Stored items from a collection

━━━━━━━━━━

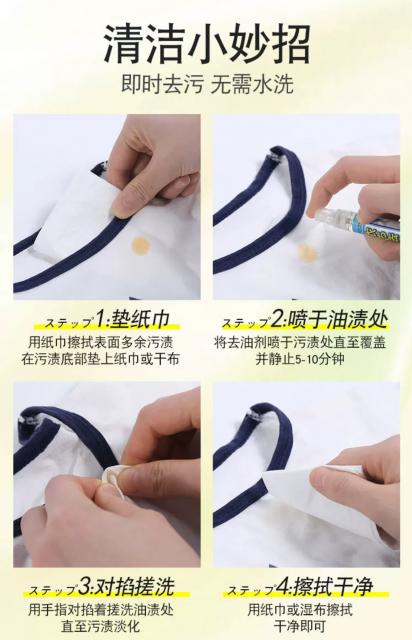 清洁小妙招
即时去污 无需水洗

ステップ1:垫纸巾
用纸巾擦拭表面多余污渍
在污渍底部垫上纸巾或干布

ステップ2:喷于油渍处
将去油剂喷于污渍处直至覆盖
并静止5-10分钟

ステップ3:对掐搓洗
用手指对掐着搓洗油渍处
直至污渍淡化

ステップ4:擦拭干净
用纸巾或湿布擦拭
干净即可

━━━━━━━━━━

TASK STATEMENT
Omit every picture while printing the data word for word.

THE ANSWER
 清洁小妙招
即时去污 无需水洗

ステップ1:垫纸巾
用纸巾擦拭表面多余污渍
在污渍底部垫上纸巾或干布

ステップ2:喷于油渍处
将去油剂喷于污渍处直至覆盖
并静止5-10分钟

ステップ3:对掐搓洗
用手指对掐着搓洗油渍处
直至污渍淡化

ステップ4:擦拭干净
用纸巾或湿布擦拭
干净即可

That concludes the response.